1. What is a Word?
The chapter starts by discussing the concept of the "word." It's common to think that we all know
what a word is, but in linguistics, it's more complicated. To understand word formation, we need to
dive deeper into the idea of a word.
Mental Lexicon:
Speakers of a language know thousands of words, stored in our mental lexicon (our internal
vocabulary). But what exactly are these "words"?
Orthographic Definition (Written Form):
The simplest idea is that a word is a unit in writing, surrounded by spaces. For example, in the
sentence "Linguistics is a fascinating subject," there are 5 words because they are separated by
spaces or punctuation. However, this definition isn't perfect because:
• Example (2): "Benjamin’s girlfriend lives in a high-rise apartment building"
o The word "Benjamin’s" could be counted as one or two words, depending on how you
interpret the apostrophe.
o "high-rise" could also be one or two words depending on your definition of
punctuation.
The problem here is that spelling can vary, like "girlfriend" being written as "girl-friend" or "girl
friend."
Additionally, we may count something as one word (like "girlfriend"), but it's actually a compound
made from two words ("girl" and "friend").
Problems with the Orthographic Definition:
• Spelling variation: Words can be written in different ways, but this doesn’t change their
meaning or their status as words.
• Compound words: Some words like "girlfriend" are formed by combining two words, but they
still count as one word.
In short, the orthographic definition has limitations because it’s based on writing rules, which can
vary.
Phonological Definition (Sound Structure):
Instead of focusing on how words are written, we can look at how they sound. In many languages,
words have a single main stress (a prominent syllable) in speech.
For example:
• "carpenter" has the main stress on the first syllable: cár-pen-ter.
• "mother" has the main stress on the first syllable: mó-ther.
Example (4) shows that stress doesn’t always match the orthographic definition:
• "apartment building" is two written words, but phonologically it can be treated as one
because they are pronounced together with one main stress.
• Similarly, "travel agency" and "space shuttle" are compounds that are pronounced with one
main stress, so they function as one phonological word.
But function words like "the" or "and" don’t carry stress, making it harder to apply this criterion in
every case.
Integrity Definition (Indivisibility of Words):
A word is usually indivisible; that is, you can’t insert other elements in the middle of a word. For
example:
• "girls" has the plural -s added to the end.

## Raw records
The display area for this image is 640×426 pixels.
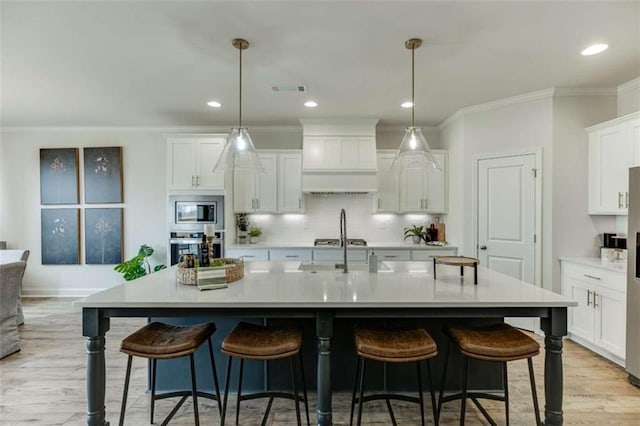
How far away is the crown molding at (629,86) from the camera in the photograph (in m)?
3.28

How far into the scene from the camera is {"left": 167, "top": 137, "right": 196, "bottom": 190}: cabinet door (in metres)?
4.49

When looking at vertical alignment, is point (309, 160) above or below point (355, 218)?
above

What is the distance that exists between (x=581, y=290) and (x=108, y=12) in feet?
15.5

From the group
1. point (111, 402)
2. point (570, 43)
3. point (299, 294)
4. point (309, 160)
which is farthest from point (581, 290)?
point (111, 402)

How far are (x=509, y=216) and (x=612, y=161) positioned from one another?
1.07 metres

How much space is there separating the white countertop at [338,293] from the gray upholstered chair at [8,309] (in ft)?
6.47

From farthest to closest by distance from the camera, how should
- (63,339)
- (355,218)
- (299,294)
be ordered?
(355,218), (63,339), (299,294)

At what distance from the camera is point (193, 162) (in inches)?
177

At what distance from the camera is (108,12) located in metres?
2.19

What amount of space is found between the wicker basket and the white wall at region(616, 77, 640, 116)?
4.23 metres

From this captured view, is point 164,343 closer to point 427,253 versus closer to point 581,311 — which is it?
point 427,253

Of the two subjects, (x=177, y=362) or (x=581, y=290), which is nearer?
(x=177, y=362)

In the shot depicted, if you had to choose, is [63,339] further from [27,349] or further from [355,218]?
[355,218]

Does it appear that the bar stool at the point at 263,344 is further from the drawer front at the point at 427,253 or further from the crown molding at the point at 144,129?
the crown molding at the point at 144,129
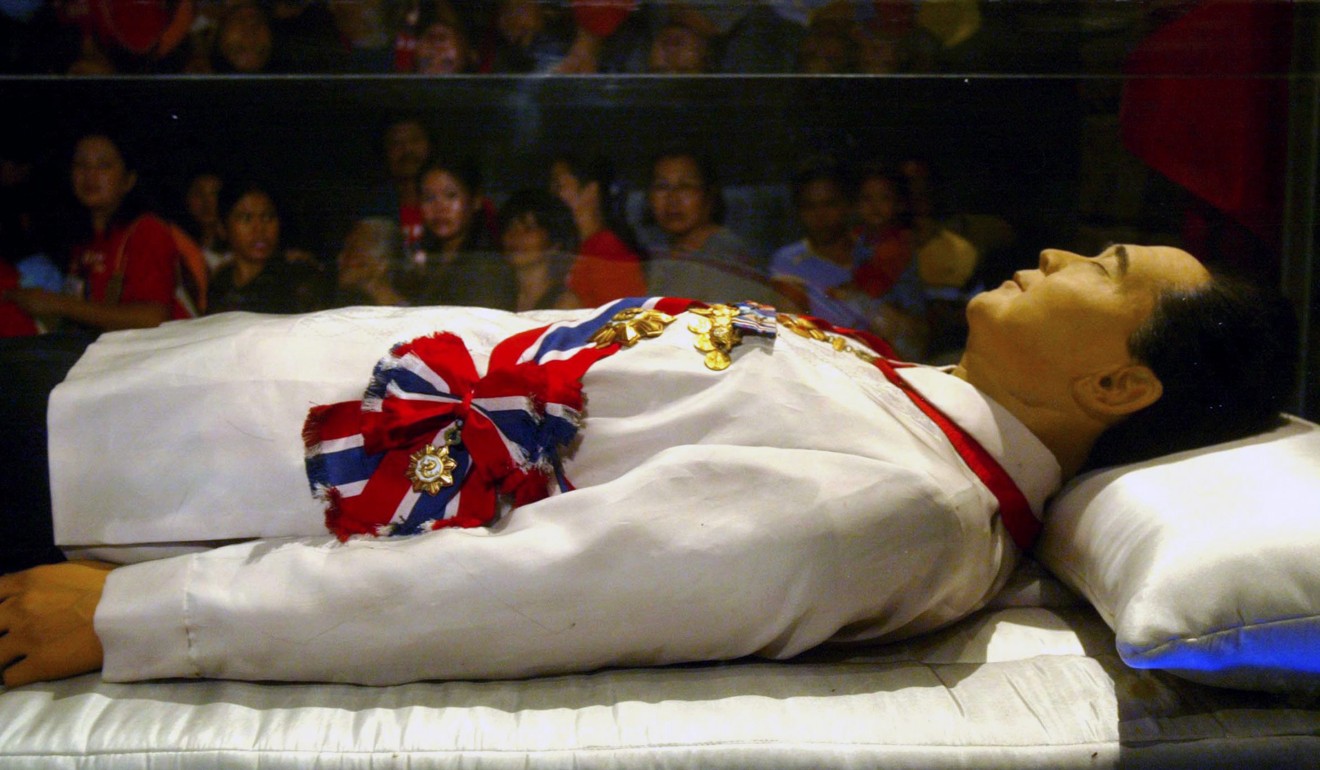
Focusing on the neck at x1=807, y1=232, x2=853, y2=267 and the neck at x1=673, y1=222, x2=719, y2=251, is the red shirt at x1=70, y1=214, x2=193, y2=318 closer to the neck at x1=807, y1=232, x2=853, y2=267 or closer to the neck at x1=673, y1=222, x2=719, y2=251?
the neck at x1=673, y1=222, x2=719, y2=251

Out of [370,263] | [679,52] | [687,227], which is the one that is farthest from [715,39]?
[370,263]

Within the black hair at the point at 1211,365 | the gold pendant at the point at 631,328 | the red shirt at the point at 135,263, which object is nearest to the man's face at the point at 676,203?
the gold pendant at the point at 631,328

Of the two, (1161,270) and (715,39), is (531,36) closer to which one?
(715,39)

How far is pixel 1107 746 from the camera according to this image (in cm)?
117

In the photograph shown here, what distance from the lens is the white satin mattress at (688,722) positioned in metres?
1.14

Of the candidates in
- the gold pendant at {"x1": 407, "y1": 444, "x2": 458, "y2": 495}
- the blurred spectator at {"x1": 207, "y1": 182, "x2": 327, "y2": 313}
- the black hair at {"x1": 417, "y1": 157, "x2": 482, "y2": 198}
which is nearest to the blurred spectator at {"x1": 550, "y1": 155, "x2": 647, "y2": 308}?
the black hair at {"x1": 417, "y1": 157, "x2": 482, "y2": 198}

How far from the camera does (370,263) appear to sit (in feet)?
5.79

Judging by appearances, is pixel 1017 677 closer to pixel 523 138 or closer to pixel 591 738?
pixel 591 738

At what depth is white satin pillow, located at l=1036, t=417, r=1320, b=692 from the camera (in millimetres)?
1136

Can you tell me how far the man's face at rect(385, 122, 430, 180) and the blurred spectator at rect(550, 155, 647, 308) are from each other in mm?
216

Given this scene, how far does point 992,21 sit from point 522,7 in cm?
76

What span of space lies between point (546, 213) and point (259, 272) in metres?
0.49

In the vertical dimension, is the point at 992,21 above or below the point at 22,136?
above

## Written instruction
Pick up the linguistics notes on defining a word after their last line and keep writing them.

## Answer for the task
• "uncommon" has the un- prefix at the start.
But sometimes this rule is violated:
• "son-in-law" doesn’t follow the usual rule because the plural -s is inserted inside the
compound. It becomes "sons-in-law," not "son-in-laws."
• In informal expressions like "abso-bloody-lutely," the word "bloody" is inserted into
"absolutely".
These examples show that while the integrity rule is generally true, there are some exceptions.
Semantic Definition (Meaning):
A word usually expresses a unified semantic concept (a single idea). For example, "dog" represents
the concept of a dog.
However, this definition has limitations:
• Some complex ideas can't be captured by a single word in English. For example, there’s no
single word for "the smell of fresh rain in a forest in the fall."
• Similarly, "the woman who lives next door" is a unified concept, but it takes multiple words
to express it.
Thus, this criterion doesn’t help in distinguishing words from phrases.
Syntactic Definition (Sentence Structure):
Words are often the smallest units in a sentence, belonging to specific parts of speech (nouns,
verbs, adjectives, etc.). Their position in a sentence is determined by grammar rules.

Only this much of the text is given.